Em algumas cidades, a taxa se aproxima de países do Oriente Médio, onde esse tipo de relação são parte da cultura e até incentivadas.
Também é no Nordeste onde estão concentrados mais casos de doenças raras genéticas, muitas ainda sem nome.
Até a chegada de Silvana, que se mudou e se apaixonou pela região, as famílias do Alto Oeste Potiguar, onde fica Serrinha, buscavam explicações para a doença que só existia ali.
Hoje, os moradores falam de Spoan e de genética com autoridade e firmeza, explicando que o termo “aleijados”, antes comumente usado, ficou no passado.
“Ela trouxe um diagnóstico que a gente não tinha. [Com a pesquisa], começaram a chegar pessoas, recursos, cadeiras de rodas…”, lembra Marcos Queiroz, o Marquinhos, um dos pacientes com Spoan.
A coincidente descoberta

“Lá tem um monte de gente que não anda, mas ninguém sabe o que é”.
Foi isso que a geneticista Silvana Santos ouviu de seus vizinhos de rua, em São Paulo, sobre a cidade de onde vinham: Serrinha dos Pintos.

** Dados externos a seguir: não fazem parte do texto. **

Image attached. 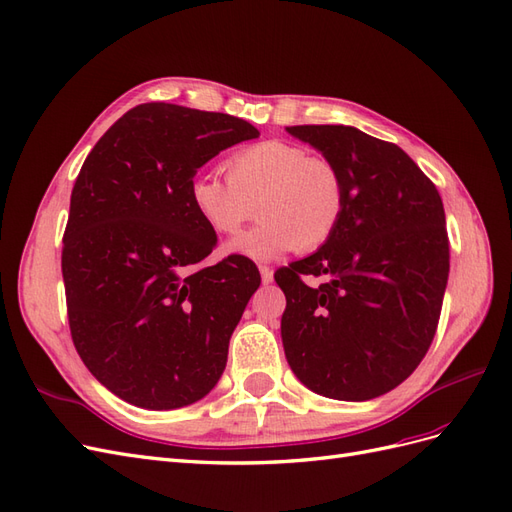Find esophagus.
Returning a JSON list of instances; mask_svg holds the SVG:
<instances>
[{"label":"esophagus","instance_id":"1","mask_svg":"<svg viewBox=\"0 0 512 512\" xmlns=\"http://www.w3.org/2000/svg\"><path fill=\"white\" fill-rule=\"evenodd\" d=\"M260 277H262V284H271L273 282V269H269L267 265H260Z\"/></svg>","mask_w":512,"mask_h":512}]
</instances>
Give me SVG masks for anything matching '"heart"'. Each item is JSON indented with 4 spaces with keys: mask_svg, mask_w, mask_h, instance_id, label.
I'll use <instances>...</instances> for the list:
<instances>
[{
    "mask_svg": "<svg viewBox=\"0 0 512 512\" xmlns=\"http://www.w3.org/2000/svg\"><path fill=\"white\" fill-rule=\"evenodd\" d=\"M226 177L196 173L188 200L198 220L215 235L232 237L254 218L262 220L228 243V252L271 260L288 250L312 252L327 243L346 209L339 168L324 156L288 141H262L226 160Z\"/></svg>",
    "mask_w": 512,
    "mask_h": 512,
    "instance_id": "1",
    "label": "heart"
}]
</instances>
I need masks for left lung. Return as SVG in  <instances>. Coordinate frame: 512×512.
<instances>
[{
  "label": "left lung",
  "instance_id": "left-lung-1",
  "mask_svg": "<svg viewBox=\"0 0 512 512\" xmlns=\"http://www.w3.org/2000/svg\"><path fill=\"white\" fill-rule=\"evenodd\" d=\"M344 177L346 209L318 252L275 273L282 342L307 389L342 401L393 391L423 361L448 282L442 198L404 149L352 126H292ZM323 277L307 287L300 277Z\"/></svg>",
  "mask_w": 512,
  "mask_h": 512
}]
</instances>
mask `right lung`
<instances>
[{"instance_id": "add662e5", "label": "right lung", "mask_w": 512, "mask_h": 512, "mask_svg": "<svg viewBox=\"0 0 512 512\" xmlns=\"http://www.w3.org/2000/svg\"><path fill=\"white\" fill-rule=\"evenodd\" d=\"M258 136L232 115L138 104L76 177L61 252L72 342L132 406H190L222 376L260 273L237 254L200 265L218 237L190 207L188 183L220 151Z\"/></svg>"}]
</instances>
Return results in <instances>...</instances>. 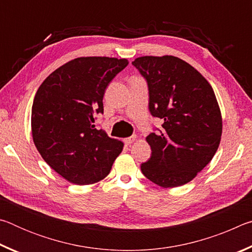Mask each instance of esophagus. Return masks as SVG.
I'll use <instances>...</instances> for the list:
<instances>
[{
    "label": "esophagus",
    "instance_id": "34e87169",
    "mask_svg": "<svg viewBox=\"0 0 252 252\" xmlns=\"http://www.w3.org/2000/svg\"><path fill=\"white\" fill-rule=\"evenodd\" d=\"M135 140H136V135L135 134L134 135H131V136H129V138L125 139V143L126 144H131V143H133Z\"/></svg>",
    "mask_w": 252,
    "mask_h": 252
}]
</instances>
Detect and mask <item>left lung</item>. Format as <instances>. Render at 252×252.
I'll list each match as a JSON object with an SVG mask.
<instances>
[{
  "label": "left lung",
  "mask_w": 252,
  "mask_h": 252,
  "mask_svg": "<svg viewBox=\"0 0 252 252\" xmlns=\"http://www.w3.org/2000/svg\"><path fill=\"white\" fill-rule=\"evenodd\" d=\"M132 64L147 79L151 114L163 121L160 132L146 138L152 153L141 171L162 188L186 185L219 148L222 117L213 89L198 70L173 55H146Z\"/></svg>",
  "instance_id": "obj_1"
}]
</instances>
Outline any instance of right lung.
<instances>
[{"label": "right lung", "mask_w": 252, "mask_h": 252, "mask_svg": "<svg viewBox=\"0 0 252 252\" xmlns=\"http://www.w3.org/2000/svg\"><path fill=\"white\" fill-rule=\"evenodd\" d=\"M126 59L81 57L58 67L34 96L33 142L43 160L74 185L108 176L123 144L95 127L105 88L127 65Z\"/></svg>", "instance_id": "right-lung-1"}]
</instances>
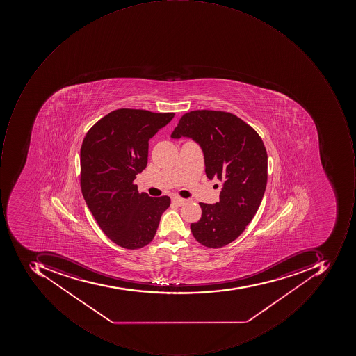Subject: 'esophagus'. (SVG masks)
I'll return each instance as SVG.
<instances>
[{"mask_svg": "<svg viewBox=\"0 0 356 356\" xmlns=\"http://www.w3.org/2000/svg\"><path fill=\"white\" fill-rule=\"evenodd\" d=\"M171 201H172L173 204L177 205V207H181L186 200L183 199V197H177V195H173V197H171Z\"/></svg>", "mask_w": 356, "mask_h": 356, "instance_id": "1", "label": "esophagus"}]
</instances>
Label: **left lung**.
Segmentation results:
<instances>
[{
  "mask_svg": "<svg viewBox=\"0 0 356 356\" xmlns=\"http://www.w3.org/2000/svg\"><path fill=\"white\" fill-rule=\"evenodd\" d=\"M197 142L209 179L222 181L219 201L199 203L200 220L191 223L203 246L220 248L242 234L260 207L268 183V153L254 128L229 112L195 110L184 114L171 134Z\"/></svg>",
  "mask_w": 356,
  "mask_h": 356,
  "instance_id": "1",
  "label": "left lung"
}]
</instances>
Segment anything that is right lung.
Segmentation results:
<instances>
[{
  "label": "right lung",
  "instance_id": "1",
  "mask_svg": "<svg viewBox=\"0 0 356 356\" xmlns=\"http://www.w3.org/2000/svg\"><path fill=\"white\" fill-rule=\"evenodd\" d=\"M175 113L118 109L88 131L81 149L82 195L98 225L126 249L147 246L155 236L170 197L140 193L136 175L147 165L149 140Z\"/></svg>",
  "mask_w": 356,
  "mask_h": 356
}]
</instances>
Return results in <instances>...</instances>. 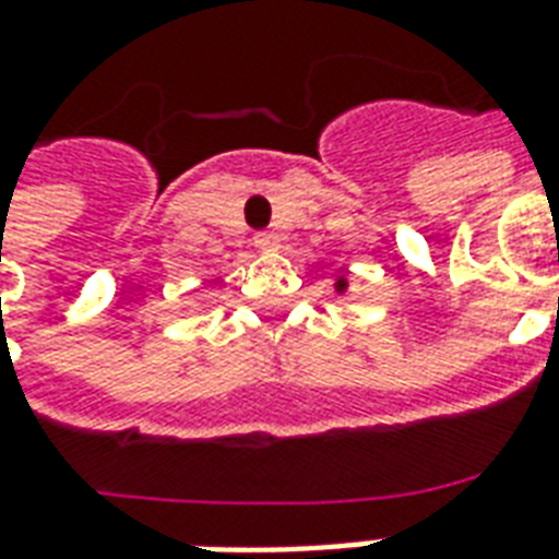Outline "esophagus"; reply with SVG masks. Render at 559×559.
Segmentation results:
<instances>
[{
  "instance_id": "obj_1",
  "label": "esophagus",
  "mask_w": 559,
  "mask_h": 559,
  "mask_svg": "<svg viewBox=\"0 0 559 559\" xmlns=\"http://www.w3.org/2000/svg\"><path fill=\"white\" fill-rule=\"evenodd\" d=\"M254 246L275 248L278 246V237H275V234H269V230H260V234H254Z\"/></svg>"
}]
</instances>
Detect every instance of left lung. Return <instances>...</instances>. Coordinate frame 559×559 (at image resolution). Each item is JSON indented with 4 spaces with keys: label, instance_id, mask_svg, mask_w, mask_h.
<instances>
[{
    "label": "left lung",
    "instance_id": "8db88e82",
    "mask_svg": "<svg viewBox=\"0 0 559 559\" xmlns=\"http://www.w3.org/2000/svg\"><path fill=\"white\" fill-rule=\"evenodd\" d=\"M343 287H346V281L341 278V281H337V290H343Z\"/></svg>",
    "mask_w": 559,
    "mask_h": 559
}]
</instances>
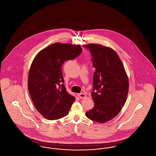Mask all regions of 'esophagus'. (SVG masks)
I'll return each mask as SVG.
<instances>
[{
  "label": "esophagus",
  "mask_w": 156,
  "mask_h": 156,
  "mask_svg": "<svg viewBox=\"0 0 156 156\" xmlns=\"http://www.w3.org/2000/svg\"><path fill=\"white\" fill-rule=\"evenodd\" d=\"M78 97H79L80 98H81V99H82V98H86L87 95H86L85 94H83V93H81V94H78Z\"/></svg>",
  "instance_id": "obj_1"
}]
</instances>
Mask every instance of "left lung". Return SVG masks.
Wrapping results in <instances>:
<instances>
[{"label": "left lung", "instance_id": "1", "mask_svg": "<svg viewBox=\"0 0 156 156\" xmlns=\"http://www.w3.org/2000/svg\"><path fill=\"white\" fill-rule=\"evenodd\" d=\"M83 46L89 50L96 69L91 93L94 107L85 115L96 122L105 123L116 116L126 102L127 75L118 54L111 48L96 44Z\"/></svg>", "mask_w": 156, "mask_h": 156}]
</instances>
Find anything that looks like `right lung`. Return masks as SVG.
Here are the masks:
<instances>
[{"label": "right lung", "instance_id": "1", "mask_svg": "<svg viewBox=\"0 0 156 156\" xmlns=\"http://www.w3.org/2000/svg\"><path fill=\"white\" fill-rule=\"evenodd\" d=\"M80 45L56 43L40 51L33 59L28 76V89L37 111L45 118L55 120L69 113L74 97L64 85V62L81 53Z\"/></svg>", "mask_w": 156, "mask_h": 156}]
</instances>
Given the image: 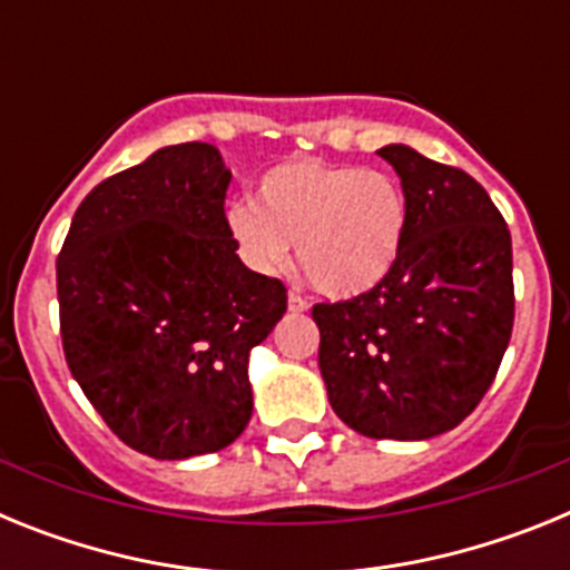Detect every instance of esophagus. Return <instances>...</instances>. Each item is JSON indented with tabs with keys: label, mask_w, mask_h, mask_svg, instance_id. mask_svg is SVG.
Masks as SVG:
<instances>
[{
	"label": "esophagus",
	"mask_w": 570,
	"mask_h": 570,
	"mask_svg": "<svg viewBox=\"0 0 570 570\" xmlns=\"http://www.w3.org/2000/svg\"><path fill=\"white\" fill-rule=\"evenodd\" d=\"M288 308L296 311V314H302V311H308V299L296 294V291H291V294H288Z\"/></svg>",
	"instance_id": "obj_1"
}]
</instances>
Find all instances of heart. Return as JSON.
Masks as SVG:
<instances>
[{
    "label": "heart",
    "mask_w": 570,
    "mask_h": 570,
    "mask_svg": "<svg viewBox=\"0 0 570 570\" xmlns=\"http://www.w3.org/2000/svg\"><path fill=\"white\" fill-rule=\"evenodd\" d=\"M256 199L228 210L242 259L259 274H279L296 245L311 285L336 299L380 285L405 242L407 199L387 170L288 159L262 176Z\"/></svg>",
    "instance_id": "obj_1"
}]
</instances>
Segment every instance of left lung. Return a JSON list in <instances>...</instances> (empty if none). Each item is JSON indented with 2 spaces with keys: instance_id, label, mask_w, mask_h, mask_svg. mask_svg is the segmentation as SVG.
Masks as SVG:
<instances>
[{
  "instance_id": "1",
  "label": "left lung",
  "mask_w": 570,
  "mask_h": 570,
  "mask_svg": "<svg viewBox=\"0 0 570 570\" xmlns=\"http://www.w3.org/2000/svg\"><path fill=\"white\" fill-rule=\"evenodd\" d=\"M376 154L407 199L385 279L314 305L320 371L347 428L371 440H431L480 405L513 328L511 234L473 176L407 145Z\"/></svg>"
}]
</instances>
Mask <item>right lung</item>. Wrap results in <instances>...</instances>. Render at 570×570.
Instances as JSON below:
<instances>
[{
	"label": "right lung",
	"instance_id": "right-lung-1",
	"mask_svg": "<svg viewBox=\"0 0 570 570\" xmlns=\"http://www.w3.org/2000/svg\"><path fill=\"white\" fill-rule=\"evenodd\" d=\"M228 185L214 145L156 150L85 196L59 250L70 374L154 460L214 454L245 431L250 347L288 308L285 285L236 256Z\"/></svg>",
	"mask_w": 570,
	"mask_h": 570
}]
</instances>
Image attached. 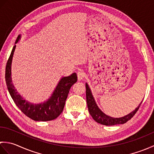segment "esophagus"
Wrapping results in <instances>:
<instances>
[{"label":"esophagus","instance_id":"esophagus-1","mask_svg":"<svg viewBox=\"0 0 154 154\" xmlns=\"http://www.w3.org/2000/svg\"><path fill=\"white\" fill-rule=\"evenodd\" d=\"M77 77L79 81H81L83 79V78L85 77V74L82 71L80 70L77 72Z\"/></svg>","mask_w":154,"mask_h":154}]
</instances>
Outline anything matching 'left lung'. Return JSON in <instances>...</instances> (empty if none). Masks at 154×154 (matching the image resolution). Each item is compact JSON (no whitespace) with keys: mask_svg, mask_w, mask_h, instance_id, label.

As casas espalhadas na vizinhança paulistana eram ocupadas por uma mesma família, muitos deles primos de diferentes graus casados entre si.
Na época, final dos anos 1990, Silvana fazia um doutorado na Universidade de São Paulo (USP) com o intuito de pesquisar justamente como casais de primos explicavam a origem de algumas doenças familiares.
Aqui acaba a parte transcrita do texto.